Huy saw the fresh ranks driving down on them and he grabbed his blood-crazed king and dragged him struggling to the floor of the pit, and they lay with their heads covered by their arms while the edges of the pit crumbled in on top of them under the impact of hooves. Earth smothered them and they covered their faces with the hems of their tunics and gasped for breath.

A young zebra stallion fell into the pit on top of them, kicking and neighing in terror, with its powerful yellow teeth snapping indiscriminately; it was a deadly danger.

Huy rolled away from its flying razor-sharp hooves. He paused a moment to aim and then shot his right arm upwards. The spiked head of the vulture axe lanced up under the terrified animal’s jaw, entering the brain cleanly. It collapsed warm and limp and shivering on top of them, and its corpse was a protection from the storm of hooves that raged about them.

The storm dwindled, passed over, and rumbled away into the distance. In the quiet that followed, Huy rolled towards Lannon.

‘Are you safe?’ And Lannon crawled with difficulty from under the dead zebra. They dragged themselves from the pit and looked about them with wonder.

Across a front of 500 paces, and to a depth of the same distance the ground was covered by a thick carpet of dead and dying game. From their pits amongst this terrible carnage the archers and javelin-throwers climbed and stood staring with the dazed air of drunken men.

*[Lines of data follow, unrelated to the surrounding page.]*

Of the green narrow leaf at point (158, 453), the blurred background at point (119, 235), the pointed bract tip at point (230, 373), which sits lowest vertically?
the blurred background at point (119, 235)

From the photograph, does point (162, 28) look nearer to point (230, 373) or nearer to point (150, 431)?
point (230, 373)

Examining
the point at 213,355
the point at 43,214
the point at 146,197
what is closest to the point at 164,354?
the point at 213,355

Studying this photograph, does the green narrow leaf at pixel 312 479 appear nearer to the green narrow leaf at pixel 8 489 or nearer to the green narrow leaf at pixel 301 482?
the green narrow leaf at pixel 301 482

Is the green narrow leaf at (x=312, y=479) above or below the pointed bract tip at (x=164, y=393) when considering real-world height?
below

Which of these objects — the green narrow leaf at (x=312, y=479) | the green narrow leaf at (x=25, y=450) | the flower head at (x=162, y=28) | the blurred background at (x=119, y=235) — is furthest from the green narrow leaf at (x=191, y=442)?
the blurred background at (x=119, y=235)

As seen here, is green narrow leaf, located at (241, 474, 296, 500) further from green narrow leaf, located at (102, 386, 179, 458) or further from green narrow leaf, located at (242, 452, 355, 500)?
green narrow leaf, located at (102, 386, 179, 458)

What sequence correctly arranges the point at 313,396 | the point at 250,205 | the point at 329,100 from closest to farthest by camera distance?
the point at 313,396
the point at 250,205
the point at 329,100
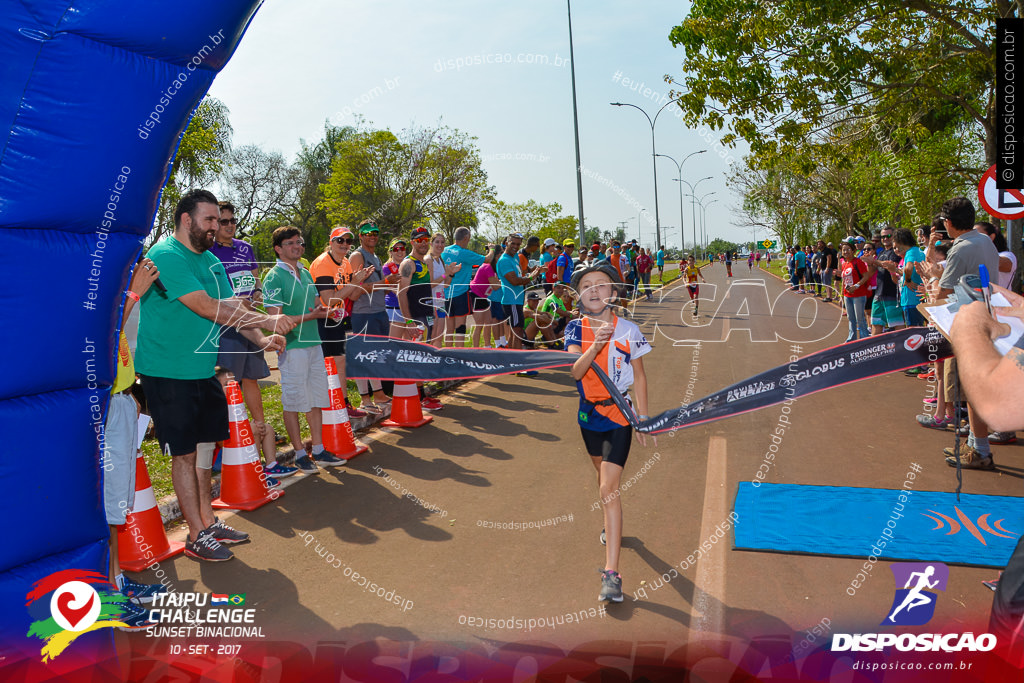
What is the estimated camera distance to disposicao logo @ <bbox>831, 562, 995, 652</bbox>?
3379mm

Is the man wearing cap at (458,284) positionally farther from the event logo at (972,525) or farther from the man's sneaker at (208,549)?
the event logo at (972,525)

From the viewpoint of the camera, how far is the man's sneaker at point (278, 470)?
6.32 m

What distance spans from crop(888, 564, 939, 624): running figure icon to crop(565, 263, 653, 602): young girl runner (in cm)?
157

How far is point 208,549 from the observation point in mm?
4617

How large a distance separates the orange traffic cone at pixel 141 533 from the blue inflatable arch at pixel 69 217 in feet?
4.33

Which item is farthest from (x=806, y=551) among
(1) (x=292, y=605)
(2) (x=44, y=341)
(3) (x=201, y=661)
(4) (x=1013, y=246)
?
(4) (x=1013, y=246)

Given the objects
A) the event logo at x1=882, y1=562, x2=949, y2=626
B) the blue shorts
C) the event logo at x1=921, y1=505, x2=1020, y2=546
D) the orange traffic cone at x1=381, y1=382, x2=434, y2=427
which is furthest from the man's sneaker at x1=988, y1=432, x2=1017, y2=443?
the orange traffic cone at x1=381, y1=382, x2=434, y2=427

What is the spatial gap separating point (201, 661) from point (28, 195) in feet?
7.91

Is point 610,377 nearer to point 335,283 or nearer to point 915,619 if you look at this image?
point 915,619

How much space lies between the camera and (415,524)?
5223mm

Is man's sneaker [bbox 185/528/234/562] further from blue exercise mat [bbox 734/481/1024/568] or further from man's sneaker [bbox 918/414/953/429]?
man's sneaker [bbox 918/414/953/429]

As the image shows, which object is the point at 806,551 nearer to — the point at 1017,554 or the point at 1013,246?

The line of beaters seemed to wade towards them out of a swamp of hanging dust, even the sky was dulled with the dust, and the pitiful cries and the bleating, of the dying and wounded animals shamed the silence.

The beaters came forward in lines through the fields of bleeding flesh and their swords rose and fell as they killed the wounded. Huy reached under his tunic and brought out a leather flask of Zeng wine.

‘I can always trust you for comfort.’ Lannon grinned, and drank greedily. The wine drops shone like blood in his dusty beard.

‘Was there ever a hunt like that?’ he asked as he handed the flask to Huy.

Huy drank and then looked about him at the field. ‘I cannot believe there ever was,’ he said softly.

‘We will smoke and dry this kill - and then hunt again,’ Lannon promised and strode away to order the butchery.

A high dome of orange light hung over the plain, light reflected from 10,000 fires. All afternoon and all that night the army worked to butcher the enormous bag. To cut the flesh into strips and hang it on the rocks over the smoking fires. The smell of sweet raw flesh, the musty reek of split entrails, and the sizzle of the cooking meat drifted across the camp where Huy sat beneath the awning of his leather tent and worked by the fluttering light of an oil lamp.

Lannon came out of the darkness, still filthy with dust and dried blood.

‘Wine! Sunbird, for the love of a friend.’ He pretended to stagger with thirst, and Huy passed both amphora and bowl to him. Scorning the bowl Lannon drank directly from the neck of the jug and wiped his beard on his arm.

‘I come with news,’ he grinned. ‘The bag was 1,700 head.’

‘How many of them men?’

‘Fifteen men died, and there are some wounded - but was it not worth it?’